Task prompt ->
In the records that follow, count each line where the string "gain" occurs. Provide the total and no other text.

(Data for processing begins)

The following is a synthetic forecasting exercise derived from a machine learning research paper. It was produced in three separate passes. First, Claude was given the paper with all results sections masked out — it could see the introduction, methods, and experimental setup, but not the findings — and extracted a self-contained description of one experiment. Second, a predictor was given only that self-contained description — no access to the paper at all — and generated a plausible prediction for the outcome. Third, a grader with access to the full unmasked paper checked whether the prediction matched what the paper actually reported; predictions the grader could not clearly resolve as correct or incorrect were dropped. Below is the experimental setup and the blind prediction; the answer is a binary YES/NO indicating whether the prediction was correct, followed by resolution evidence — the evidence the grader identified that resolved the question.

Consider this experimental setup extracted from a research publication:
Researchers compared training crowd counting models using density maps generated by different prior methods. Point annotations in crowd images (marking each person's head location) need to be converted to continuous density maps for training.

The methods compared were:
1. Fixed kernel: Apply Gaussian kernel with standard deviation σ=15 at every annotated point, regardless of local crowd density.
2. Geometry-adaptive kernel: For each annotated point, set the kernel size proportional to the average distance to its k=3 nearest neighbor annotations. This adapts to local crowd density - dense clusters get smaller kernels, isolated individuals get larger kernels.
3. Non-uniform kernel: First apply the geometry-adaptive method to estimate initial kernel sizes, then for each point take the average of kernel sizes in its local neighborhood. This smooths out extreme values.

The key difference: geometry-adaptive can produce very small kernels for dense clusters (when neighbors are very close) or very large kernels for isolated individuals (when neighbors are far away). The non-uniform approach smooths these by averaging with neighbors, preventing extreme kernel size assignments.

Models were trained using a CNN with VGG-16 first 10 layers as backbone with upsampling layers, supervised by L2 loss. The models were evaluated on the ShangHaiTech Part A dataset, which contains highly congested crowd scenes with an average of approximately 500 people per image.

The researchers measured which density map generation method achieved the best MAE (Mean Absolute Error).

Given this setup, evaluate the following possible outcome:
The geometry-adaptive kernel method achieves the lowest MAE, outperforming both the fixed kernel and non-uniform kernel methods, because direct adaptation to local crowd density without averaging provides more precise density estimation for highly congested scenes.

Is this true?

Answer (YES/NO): NO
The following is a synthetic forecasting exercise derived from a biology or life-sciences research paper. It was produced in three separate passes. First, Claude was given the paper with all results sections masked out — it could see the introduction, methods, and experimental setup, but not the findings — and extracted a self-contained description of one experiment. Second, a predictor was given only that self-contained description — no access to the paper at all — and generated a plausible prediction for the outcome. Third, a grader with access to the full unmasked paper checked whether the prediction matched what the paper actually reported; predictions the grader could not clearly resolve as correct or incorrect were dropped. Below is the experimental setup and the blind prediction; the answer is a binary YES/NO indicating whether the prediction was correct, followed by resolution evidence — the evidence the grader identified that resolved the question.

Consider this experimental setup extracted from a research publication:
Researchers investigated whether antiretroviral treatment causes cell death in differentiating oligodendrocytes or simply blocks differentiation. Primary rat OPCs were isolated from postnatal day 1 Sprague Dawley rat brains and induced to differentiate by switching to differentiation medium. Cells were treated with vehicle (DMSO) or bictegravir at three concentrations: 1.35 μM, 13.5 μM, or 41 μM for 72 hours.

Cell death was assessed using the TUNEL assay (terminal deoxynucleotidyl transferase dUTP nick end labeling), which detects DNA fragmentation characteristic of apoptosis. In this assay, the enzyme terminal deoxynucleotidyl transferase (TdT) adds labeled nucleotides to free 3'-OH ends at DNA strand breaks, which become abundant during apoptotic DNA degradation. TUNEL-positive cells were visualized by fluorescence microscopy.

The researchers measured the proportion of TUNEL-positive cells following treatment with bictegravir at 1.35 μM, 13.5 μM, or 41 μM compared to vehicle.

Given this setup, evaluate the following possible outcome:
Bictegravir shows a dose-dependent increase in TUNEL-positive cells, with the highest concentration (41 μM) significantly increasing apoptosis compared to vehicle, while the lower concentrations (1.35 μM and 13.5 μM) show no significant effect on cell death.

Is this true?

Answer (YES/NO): YES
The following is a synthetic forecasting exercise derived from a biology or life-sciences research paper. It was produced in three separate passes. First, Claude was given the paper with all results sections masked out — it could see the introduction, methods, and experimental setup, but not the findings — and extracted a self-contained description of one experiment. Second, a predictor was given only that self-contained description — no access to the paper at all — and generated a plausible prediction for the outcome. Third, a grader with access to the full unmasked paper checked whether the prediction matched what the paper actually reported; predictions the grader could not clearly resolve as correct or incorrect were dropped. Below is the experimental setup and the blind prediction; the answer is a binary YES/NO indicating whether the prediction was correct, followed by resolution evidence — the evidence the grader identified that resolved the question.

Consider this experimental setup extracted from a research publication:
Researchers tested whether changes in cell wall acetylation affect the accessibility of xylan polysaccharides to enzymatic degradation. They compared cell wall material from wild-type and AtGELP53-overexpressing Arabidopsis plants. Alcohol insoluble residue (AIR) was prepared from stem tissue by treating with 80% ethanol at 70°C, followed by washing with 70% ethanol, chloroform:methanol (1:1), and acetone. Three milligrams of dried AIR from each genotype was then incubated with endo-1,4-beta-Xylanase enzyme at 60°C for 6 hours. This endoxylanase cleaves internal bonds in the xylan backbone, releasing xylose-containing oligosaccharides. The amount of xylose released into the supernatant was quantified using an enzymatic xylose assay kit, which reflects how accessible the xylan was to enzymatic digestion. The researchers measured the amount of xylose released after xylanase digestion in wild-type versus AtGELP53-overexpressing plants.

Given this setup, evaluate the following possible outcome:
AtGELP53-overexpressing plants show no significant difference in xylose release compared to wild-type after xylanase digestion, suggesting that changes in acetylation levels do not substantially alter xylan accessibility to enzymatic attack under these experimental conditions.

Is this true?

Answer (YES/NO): NO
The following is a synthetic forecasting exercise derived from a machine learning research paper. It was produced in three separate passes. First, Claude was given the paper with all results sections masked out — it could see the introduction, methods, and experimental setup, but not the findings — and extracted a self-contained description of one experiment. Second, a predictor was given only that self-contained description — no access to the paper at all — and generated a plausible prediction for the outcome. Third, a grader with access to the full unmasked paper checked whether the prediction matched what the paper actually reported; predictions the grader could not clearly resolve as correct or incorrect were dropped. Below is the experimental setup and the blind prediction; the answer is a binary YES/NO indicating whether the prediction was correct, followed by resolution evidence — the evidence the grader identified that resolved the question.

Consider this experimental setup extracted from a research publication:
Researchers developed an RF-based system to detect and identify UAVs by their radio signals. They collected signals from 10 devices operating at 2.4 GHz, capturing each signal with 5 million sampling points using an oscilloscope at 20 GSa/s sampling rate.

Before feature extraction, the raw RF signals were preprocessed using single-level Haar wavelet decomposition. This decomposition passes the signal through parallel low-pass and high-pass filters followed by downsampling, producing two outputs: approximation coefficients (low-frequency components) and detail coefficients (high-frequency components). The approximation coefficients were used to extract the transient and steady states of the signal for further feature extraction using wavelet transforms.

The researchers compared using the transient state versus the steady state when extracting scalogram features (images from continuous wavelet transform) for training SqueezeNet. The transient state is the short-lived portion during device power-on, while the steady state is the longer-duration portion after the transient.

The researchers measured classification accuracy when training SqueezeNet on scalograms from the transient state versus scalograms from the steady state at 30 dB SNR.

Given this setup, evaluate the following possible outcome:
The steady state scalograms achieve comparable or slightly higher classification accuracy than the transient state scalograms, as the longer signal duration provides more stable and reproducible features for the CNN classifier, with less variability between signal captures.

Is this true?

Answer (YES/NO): NO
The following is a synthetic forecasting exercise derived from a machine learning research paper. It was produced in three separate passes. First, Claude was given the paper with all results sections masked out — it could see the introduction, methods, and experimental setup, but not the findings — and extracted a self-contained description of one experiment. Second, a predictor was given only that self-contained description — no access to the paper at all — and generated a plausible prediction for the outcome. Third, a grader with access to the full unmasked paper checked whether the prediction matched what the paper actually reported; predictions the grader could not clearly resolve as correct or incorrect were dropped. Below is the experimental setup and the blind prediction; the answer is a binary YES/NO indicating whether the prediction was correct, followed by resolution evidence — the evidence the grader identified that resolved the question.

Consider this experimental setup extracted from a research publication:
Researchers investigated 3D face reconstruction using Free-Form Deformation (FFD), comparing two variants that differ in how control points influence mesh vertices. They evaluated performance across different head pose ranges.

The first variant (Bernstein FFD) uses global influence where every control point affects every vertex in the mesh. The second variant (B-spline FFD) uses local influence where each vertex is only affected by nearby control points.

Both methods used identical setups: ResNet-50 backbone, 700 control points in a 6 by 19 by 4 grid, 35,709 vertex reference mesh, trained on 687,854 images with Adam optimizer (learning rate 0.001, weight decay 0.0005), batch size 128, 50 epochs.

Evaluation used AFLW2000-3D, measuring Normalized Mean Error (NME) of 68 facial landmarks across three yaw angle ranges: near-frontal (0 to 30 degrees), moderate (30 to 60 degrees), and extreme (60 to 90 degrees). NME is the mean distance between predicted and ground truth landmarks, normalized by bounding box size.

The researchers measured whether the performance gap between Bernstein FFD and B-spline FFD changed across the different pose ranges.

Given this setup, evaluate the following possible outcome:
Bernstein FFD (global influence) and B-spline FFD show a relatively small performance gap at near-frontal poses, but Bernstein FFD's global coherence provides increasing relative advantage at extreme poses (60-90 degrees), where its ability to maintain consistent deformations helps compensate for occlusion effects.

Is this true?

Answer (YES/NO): NO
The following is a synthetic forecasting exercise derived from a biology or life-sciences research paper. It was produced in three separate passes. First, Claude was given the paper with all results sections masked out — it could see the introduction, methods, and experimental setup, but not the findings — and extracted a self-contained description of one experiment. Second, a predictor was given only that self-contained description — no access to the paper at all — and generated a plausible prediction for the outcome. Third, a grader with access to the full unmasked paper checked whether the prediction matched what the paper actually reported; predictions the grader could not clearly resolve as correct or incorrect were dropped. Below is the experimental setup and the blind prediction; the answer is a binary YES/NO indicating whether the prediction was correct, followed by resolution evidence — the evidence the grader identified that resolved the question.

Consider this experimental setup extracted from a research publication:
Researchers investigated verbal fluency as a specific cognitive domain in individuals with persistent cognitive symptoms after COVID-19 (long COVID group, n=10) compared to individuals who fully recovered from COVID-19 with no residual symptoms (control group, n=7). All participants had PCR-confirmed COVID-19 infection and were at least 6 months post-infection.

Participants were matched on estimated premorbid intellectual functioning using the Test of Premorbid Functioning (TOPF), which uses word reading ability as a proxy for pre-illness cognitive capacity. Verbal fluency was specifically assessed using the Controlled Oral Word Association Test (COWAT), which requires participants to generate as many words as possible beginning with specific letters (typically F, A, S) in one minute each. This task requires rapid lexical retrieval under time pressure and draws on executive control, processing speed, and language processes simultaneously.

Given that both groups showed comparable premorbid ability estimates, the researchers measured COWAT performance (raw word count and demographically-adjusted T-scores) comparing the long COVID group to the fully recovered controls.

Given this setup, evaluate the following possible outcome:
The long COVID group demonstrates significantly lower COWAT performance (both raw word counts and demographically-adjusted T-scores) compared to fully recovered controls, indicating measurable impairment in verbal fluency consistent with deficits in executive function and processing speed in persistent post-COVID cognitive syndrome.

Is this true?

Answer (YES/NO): YES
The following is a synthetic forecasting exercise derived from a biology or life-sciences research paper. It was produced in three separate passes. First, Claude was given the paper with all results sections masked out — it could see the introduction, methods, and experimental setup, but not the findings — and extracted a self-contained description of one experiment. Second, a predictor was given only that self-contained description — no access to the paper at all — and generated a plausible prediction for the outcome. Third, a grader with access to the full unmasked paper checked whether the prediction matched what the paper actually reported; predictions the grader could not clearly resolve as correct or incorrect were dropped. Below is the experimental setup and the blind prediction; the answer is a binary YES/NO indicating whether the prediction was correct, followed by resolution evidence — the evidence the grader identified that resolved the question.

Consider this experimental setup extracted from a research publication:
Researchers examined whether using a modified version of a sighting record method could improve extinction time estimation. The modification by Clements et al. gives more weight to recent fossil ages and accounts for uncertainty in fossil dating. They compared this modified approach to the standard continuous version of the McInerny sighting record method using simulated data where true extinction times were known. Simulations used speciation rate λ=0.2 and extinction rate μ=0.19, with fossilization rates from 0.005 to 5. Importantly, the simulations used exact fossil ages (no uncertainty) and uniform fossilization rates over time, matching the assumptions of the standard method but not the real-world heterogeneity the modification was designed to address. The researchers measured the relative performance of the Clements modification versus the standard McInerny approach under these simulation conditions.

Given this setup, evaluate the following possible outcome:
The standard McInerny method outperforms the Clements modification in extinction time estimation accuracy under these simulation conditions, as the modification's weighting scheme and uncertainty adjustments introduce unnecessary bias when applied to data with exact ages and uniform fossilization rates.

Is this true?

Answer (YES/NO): YES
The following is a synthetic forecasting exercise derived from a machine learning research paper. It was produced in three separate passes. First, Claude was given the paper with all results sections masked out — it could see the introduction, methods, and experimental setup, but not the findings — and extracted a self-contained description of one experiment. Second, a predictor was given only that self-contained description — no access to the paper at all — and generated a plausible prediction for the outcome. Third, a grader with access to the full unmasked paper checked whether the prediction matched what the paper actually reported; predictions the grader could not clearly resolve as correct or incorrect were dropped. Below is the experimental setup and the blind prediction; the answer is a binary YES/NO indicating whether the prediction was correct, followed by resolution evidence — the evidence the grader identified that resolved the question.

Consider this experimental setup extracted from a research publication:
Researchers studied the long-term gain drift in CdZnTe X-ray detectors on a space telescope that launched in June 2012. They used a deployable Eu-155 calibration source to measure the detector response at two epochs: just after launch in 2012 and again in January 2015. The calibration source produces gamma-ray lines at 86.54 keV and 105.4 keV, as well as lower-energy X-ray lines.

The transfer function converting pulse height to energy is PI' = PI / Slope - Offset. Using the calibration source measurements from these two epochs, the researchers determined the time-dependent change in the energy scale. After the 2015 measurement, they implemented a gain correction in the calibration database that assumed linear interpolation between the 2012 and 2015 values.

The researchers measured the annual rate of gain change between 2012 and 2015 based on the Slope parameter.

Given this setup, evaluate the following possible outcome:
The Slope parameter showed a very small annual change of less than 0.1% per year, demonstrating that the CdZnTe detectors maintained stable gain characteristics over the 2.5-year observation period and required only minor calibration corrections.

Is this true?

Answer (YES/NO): NO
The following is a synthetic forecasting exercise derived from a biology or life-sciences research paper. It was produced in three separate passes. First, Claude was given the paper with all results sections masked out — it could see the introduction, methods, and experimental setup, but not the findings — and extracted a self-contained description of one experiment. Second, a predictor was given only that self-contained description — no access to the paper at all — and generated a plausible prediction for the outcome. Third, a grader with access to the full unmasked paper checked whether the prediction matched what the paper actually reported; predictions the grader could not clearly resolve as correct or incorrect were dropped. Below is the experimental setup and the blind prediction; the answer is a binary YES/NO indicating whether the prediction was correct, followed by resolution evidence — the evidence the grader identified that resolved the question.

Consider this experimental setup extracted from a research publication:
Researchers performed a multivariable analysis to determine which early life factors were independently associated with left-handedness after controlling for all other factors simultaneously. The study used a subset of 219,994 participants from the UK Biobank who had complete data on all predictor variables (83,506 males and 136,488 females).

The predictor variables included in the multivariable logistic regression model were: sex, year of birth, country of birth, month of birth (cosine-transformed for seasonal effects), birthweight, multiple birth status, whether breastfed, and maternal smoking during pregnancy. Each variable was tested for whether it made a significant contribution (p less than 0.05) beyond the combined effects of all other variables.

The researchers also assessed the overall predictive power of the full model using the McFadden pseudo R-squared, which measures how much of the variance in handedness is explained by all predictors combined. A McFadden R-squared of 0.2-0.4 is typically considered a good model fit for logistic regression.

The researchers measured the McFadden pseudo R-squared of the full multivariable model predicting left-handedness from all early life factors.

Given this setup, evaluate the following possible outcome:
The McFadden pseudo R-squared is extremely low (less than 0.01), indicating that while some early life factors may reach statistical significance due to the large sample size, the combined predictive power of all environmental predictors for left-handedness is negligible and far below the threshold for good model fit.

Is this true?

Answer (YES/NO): YES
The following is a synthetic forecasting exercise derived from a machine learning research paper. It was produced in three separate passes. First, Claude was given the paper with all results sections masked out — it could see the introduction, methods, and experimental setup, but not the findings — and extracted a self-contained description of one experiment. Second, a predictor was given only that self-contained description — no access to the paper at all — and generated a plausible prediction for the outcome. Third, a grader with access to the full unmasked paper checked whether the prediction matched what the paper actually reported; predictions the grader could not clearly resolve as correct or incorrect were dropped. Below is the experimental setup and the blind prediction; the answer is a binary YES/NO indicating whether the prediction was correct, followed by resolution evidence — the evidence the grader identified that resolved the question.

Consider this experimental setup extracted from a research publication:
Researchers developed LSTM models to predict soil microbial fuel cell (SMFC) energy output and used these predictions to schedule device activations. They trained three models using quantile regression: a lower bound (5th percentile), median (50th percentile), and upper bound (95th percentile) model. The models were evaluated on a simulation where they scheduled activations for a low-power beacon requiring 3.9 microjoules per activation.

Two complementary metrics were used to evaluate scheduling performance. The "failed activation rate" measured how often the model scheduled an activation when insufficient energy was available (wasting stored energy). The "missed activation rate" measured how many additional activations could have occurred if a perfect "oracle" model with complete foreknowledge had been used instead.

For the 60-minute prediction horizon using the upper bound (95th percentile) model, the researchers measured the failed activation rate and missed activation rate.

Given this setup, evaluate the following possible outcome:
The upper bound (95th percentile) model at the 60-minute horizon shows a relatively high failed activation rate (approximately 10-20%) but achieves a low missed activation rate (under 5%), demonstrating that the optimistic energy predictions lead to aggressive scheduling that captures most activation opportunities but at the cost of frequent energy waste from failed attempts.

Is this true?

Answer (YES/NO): NO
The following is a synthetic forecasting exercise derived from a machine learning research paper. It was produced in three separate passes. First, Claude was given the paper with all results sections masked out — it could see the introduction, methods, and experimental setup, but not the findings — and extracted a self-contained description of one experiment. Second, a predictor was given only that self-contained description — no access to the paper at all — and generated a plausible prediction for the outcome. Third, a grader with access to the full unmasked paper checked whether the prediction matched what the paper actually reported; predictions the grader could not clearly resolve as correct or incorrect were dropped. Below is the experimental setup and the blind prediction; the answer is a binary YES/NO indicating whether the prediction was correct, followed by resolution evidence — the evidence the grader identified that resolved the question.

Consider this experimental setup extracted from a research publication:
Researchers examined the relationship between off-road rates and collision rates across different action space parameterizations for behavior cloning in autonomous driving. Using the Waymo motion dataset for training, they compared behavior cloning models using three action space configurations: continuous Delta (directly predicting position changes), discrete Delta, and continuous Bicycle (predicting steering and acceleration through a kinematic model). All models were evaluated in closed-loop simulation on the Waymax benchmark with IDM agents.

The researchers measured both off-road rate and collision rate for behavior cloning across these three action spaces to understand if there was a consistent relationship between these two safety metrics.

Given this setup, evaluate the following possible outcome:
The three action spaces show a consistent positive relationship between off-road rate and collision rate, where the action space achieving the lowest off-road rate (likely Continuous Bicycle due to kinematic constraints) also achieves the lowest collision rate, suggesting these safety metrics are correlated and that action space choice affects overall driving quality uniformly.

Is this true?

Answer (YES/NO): NO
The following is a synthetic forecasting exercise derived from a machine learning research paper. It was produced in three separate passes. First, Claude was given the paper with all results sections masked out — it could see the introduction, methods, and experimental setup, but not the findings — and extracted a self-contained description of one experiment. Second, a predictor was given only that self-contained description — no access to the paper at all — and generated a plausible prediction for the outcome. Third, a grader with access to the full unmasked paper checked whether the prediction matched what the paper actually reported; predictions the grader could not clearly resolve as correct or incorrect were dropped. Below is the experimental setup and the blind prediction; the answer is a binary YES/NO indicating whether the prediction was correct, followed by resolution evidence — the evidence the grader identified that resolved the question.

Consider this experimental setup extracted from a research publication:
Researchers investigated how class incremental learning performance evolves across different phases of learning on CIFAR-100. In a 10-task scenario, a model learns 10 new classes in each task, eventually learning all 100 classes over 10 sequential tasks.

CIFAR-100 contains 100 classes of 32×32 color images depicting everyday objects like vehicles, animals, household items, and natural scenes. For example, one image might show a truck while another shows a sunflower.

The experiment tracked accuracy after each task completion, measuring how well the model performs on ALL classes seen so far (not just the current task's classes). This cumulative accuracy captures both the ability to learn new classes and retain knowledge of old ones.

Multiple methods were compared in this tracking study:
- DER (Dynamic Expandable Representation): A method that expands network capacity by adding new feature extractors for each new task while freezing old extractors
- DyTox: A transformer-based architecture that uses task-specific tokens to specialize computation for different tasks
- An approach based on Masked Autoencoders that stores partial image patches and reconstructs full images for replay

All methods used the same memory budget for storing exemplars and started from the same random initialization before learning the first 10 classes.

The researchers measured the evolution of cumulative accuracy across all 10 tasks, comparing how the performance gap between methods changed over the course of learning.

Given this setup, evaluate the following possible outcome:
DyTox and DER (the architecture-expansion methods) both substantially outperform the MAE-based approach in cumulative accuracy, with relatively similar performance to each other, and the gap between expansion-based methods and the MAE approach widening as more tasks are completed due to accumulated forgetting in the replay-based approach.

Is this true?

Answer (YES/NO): NO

(Data for processing ends)

Task response ->
4